Chairman of the Joint Chiefs of Staff Air Force Gen. Dan Caine appears during a news conference at the Pentagon on June 26, 2025 in Arlington, Virginia.
Andrew Harnik/Getty Images

Gen. Dan Caine, chairman of the Joint Chiefs of Staff, standing next Hegseth, referred questions about damage assessments to the intelligence community.

Hegseth said Caine told him in the White House Situation Room "that the first reports are almost always wrong."

"They're almost always incomplete," he said Caine told him.

The defense secretary appeared to read from the preliminary DIA assessment that he said "admits itself, in writing, that it requires weeks to accumulate the necessary data to make" the assessment it made.

That assessment was made with "low confidence," according to Hegseth, and was not coordinated with the broader intelligence community.

Defense Secretary Pete Hegseth speaks during a news conference at the Pentagon, June 26, 2025 in Arlington, Virginia.
Andrew Harnik/Getty Images

Hegseth said the DIA report was based on a "linchpin assumption," which, he said, means "your entire premise is predicated on a linchpin" and "if you're wrong, everything else is wrong."
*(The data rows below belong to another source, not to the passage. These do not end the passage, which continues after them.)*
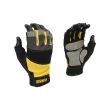 Рабочие перчатки без пальцев Dewalt, серо-черного цвета, размер L, DPG213L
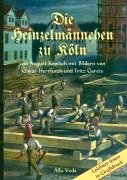 Cover-Bild zum Titel 'Die Heinzelmännchen zu Köln' von 'August Kopisch'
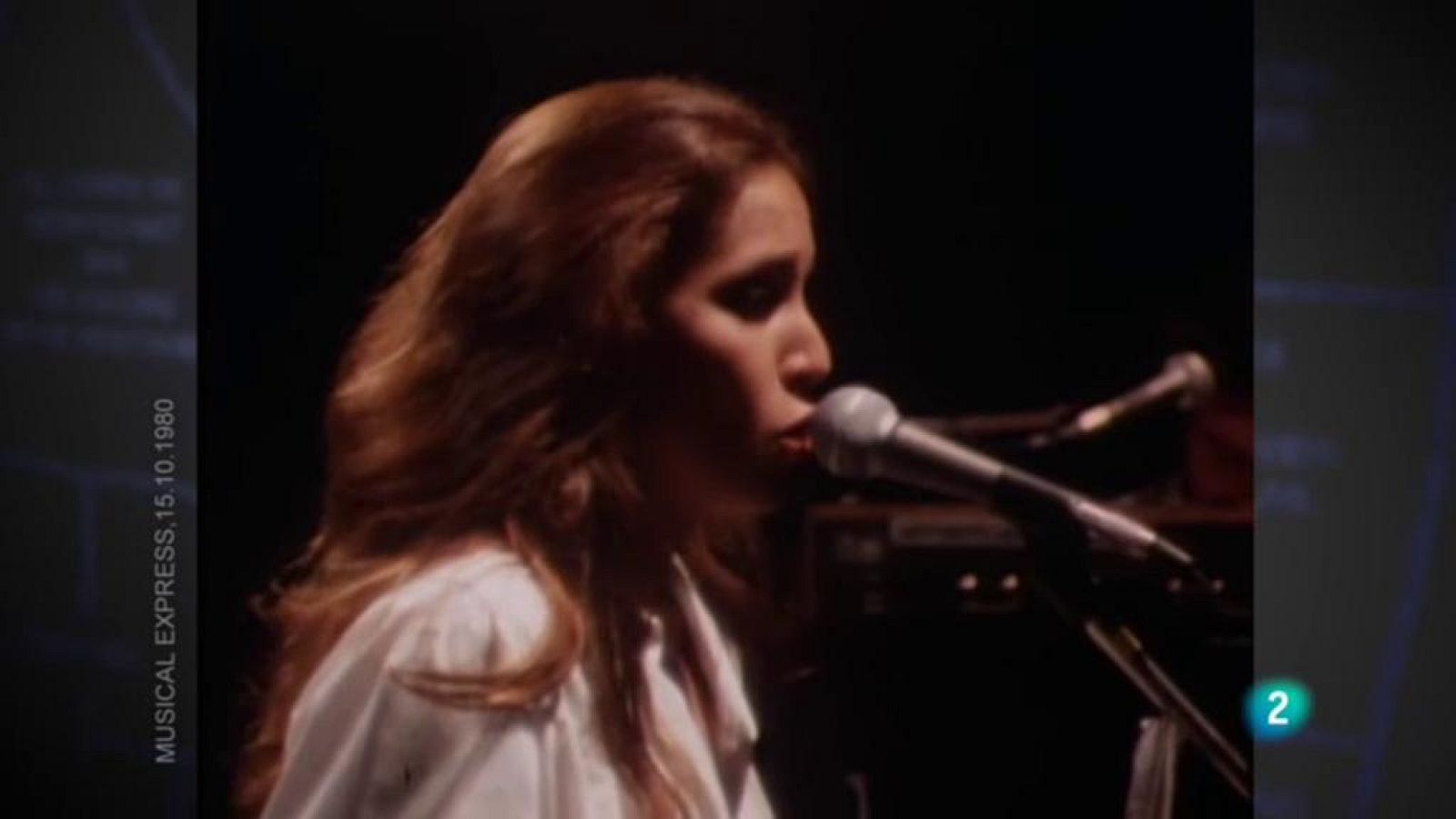 Ho has vist!? recupera 'Musical Express'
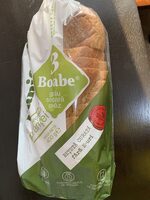 Paine cu maia naturala 3 boabe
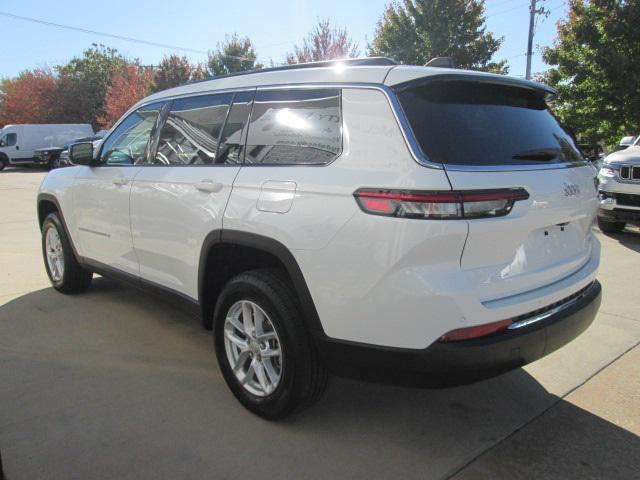 new 2025 Jeep Grand Cherokee L car, priced at $40,830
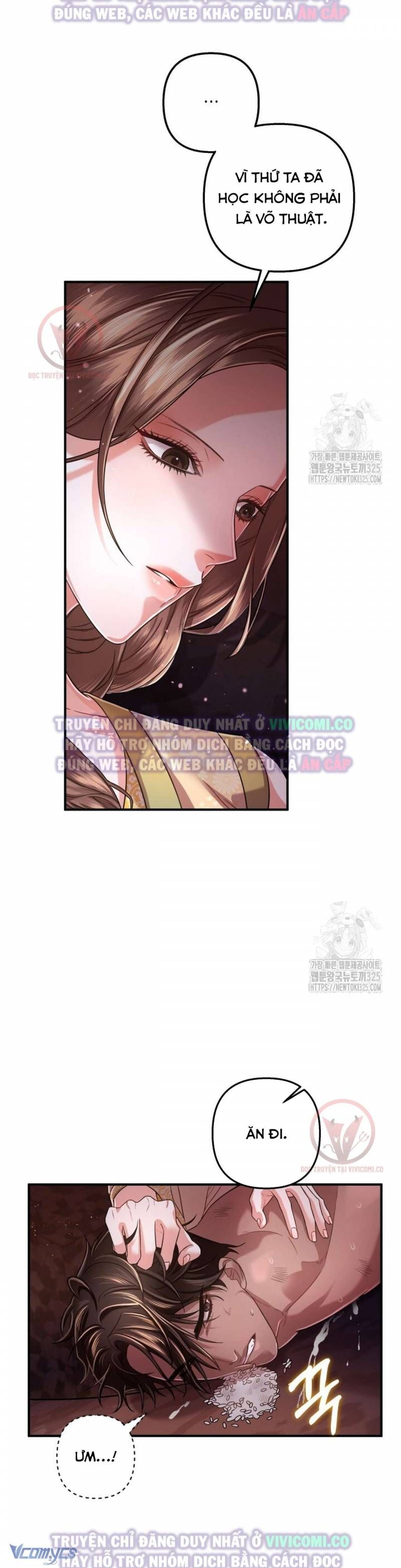 đọc truyện Bí Mật Của Quyền Lực Và Sự Hủy Diệt Chương 8 ảnh 18 tại Thiên Thai Truyện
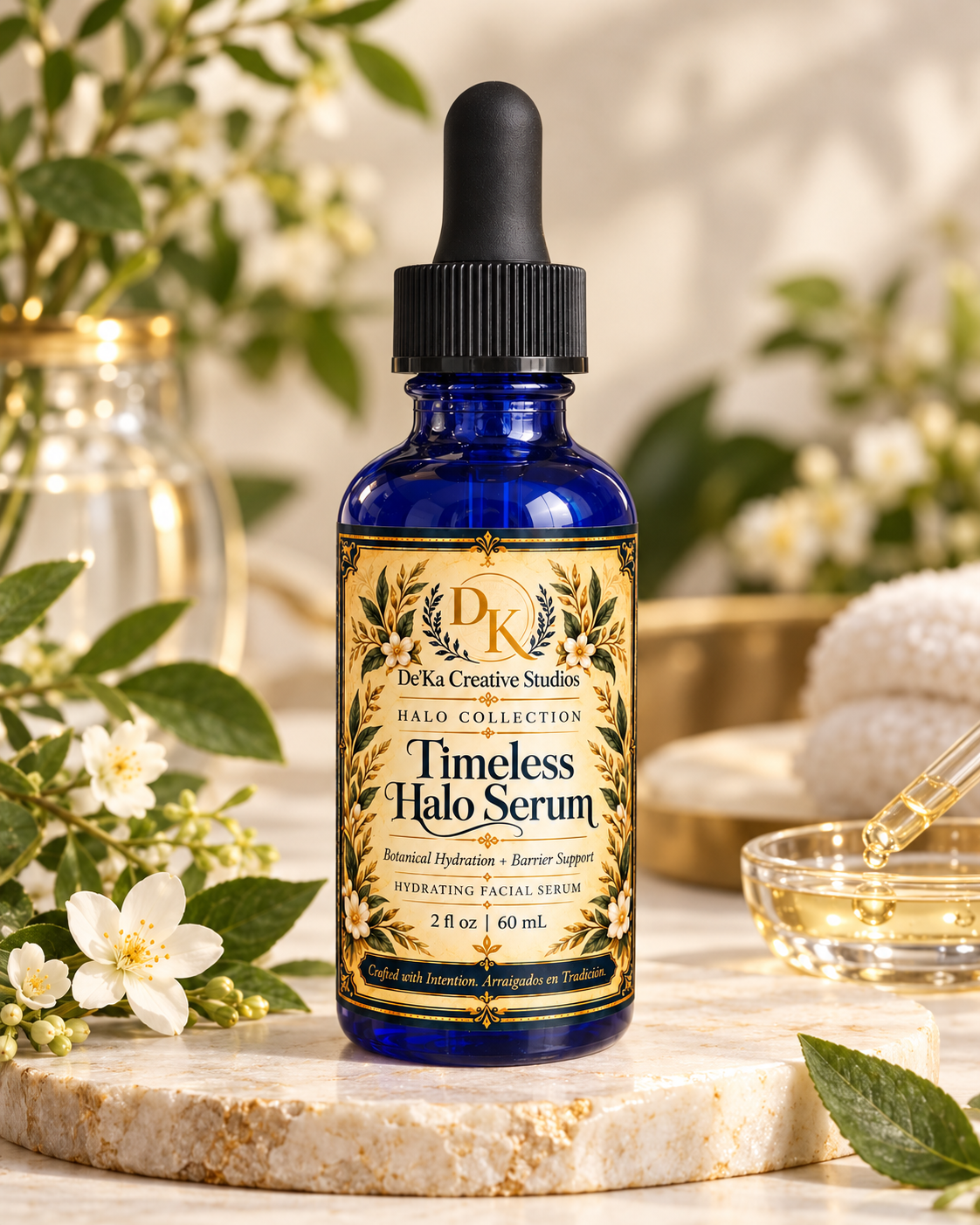 Timeless Halo Serum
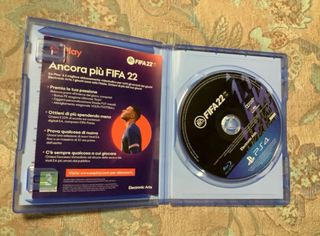 FIFA 22 per PS4 (PlayStation 4)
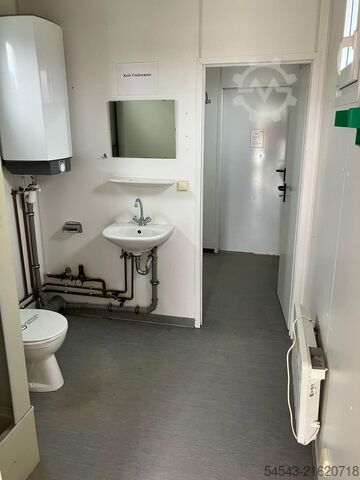 Sanitärcontainer Sonstige Sanitärcontainer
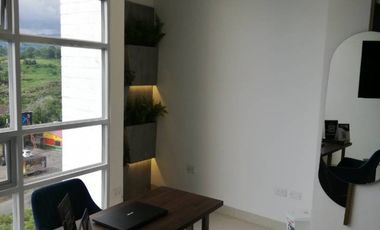 consultorio en arriendo/venta en av 30 de agosto. Cod V18976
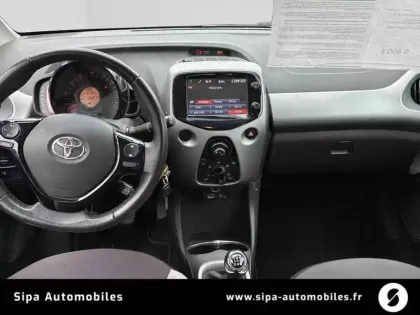 Photo 14 Toyota Aygo  1.0 VVT-i x-shift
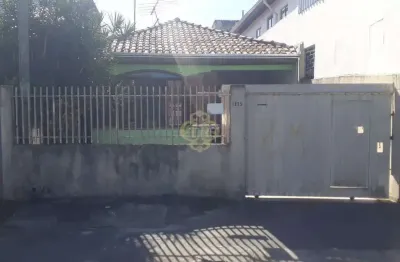 Casa residencial à venda, alto boqueirão, curitiba - ca0027.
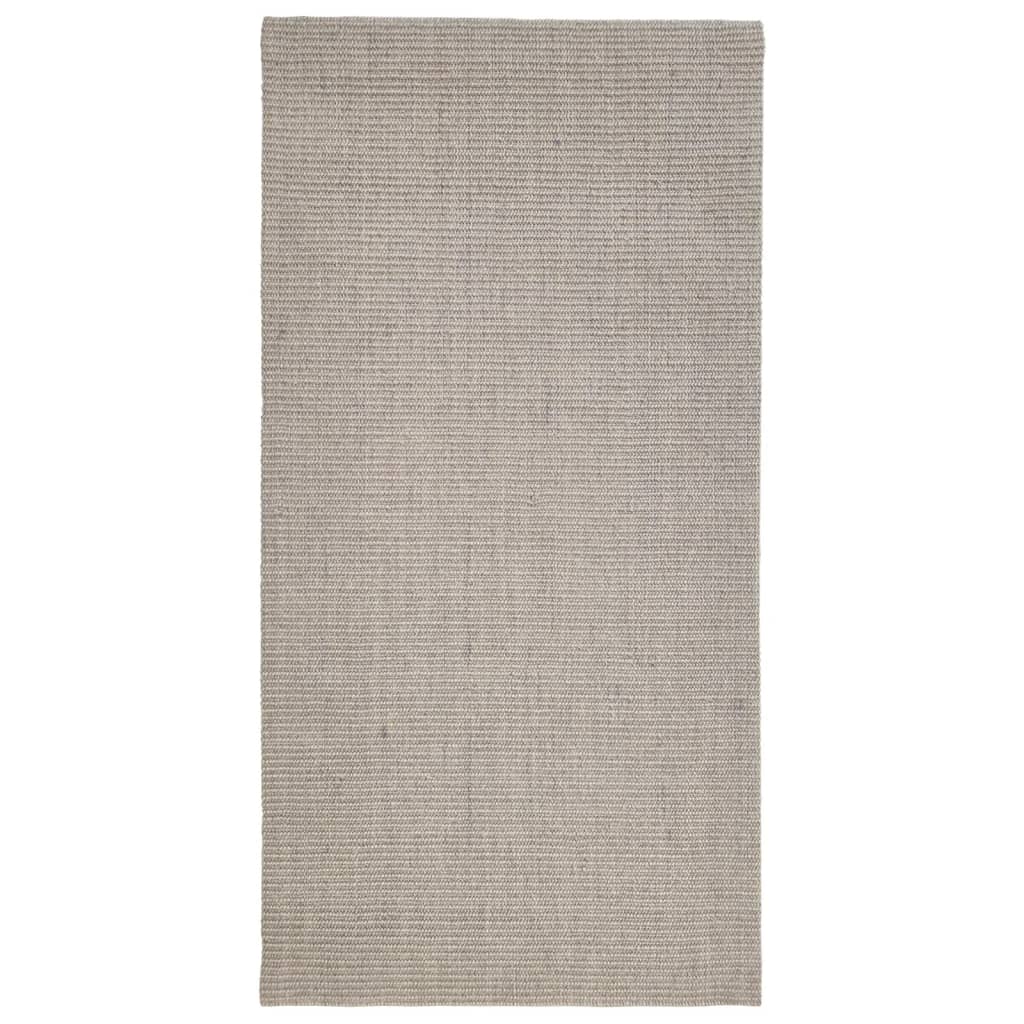 Tappeto in Sisal per Tiragraffi Sabbia 100x200 cm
Caine, who had noticeably refrained from repeat Presdient Trump's "obliterated" claim at a Sunday news conference the morning after the strikes, told reporters Thursday that "the Joint Force does not do [battle damage assessments] … the intelligence community does."

Instead, he focused on tactical details and seemingly described a mission that unfolded without a hitch.

Describing "what we know," Caine said "the weapons functioned as designed, meaning they exploded." Planners "accounted for everything," the chairman said.

Chairman of the Joint Chiefs of Staff Air Force Gen. Dan Caine speaks during a news conference at the Pentagon, June 26, 2025 in Arlington, Virginia.
Andrew Harnik/Getty Images

"We know that the trailing jets saw the first weapons function and the pilots stated, quote, 'This was the brightest explosion that I've ever seen. It literally looked like daylight.'"

Hegseth told reporters it was "my lane" as the top civilian leader at the Defense Department, to "do politics." He said it was part of his job to "translate and talk about those types of things."

"So, I can use the word 'obliterated.' He could use 'defeat, destroyed,' [and] assess all of those things."

When asked, "Have you been pressured to change your assessment or give a more rosy intelligence assessment to us by any political factors, whether it's the president or the secretary? And if you were, would you do that?" Caine said that was an "easy" question to answer.

"I've never been pressured by the president or the secretary, to do anything other than tell them exactly what I'm thinking," he said. "And that's exactly what I've done."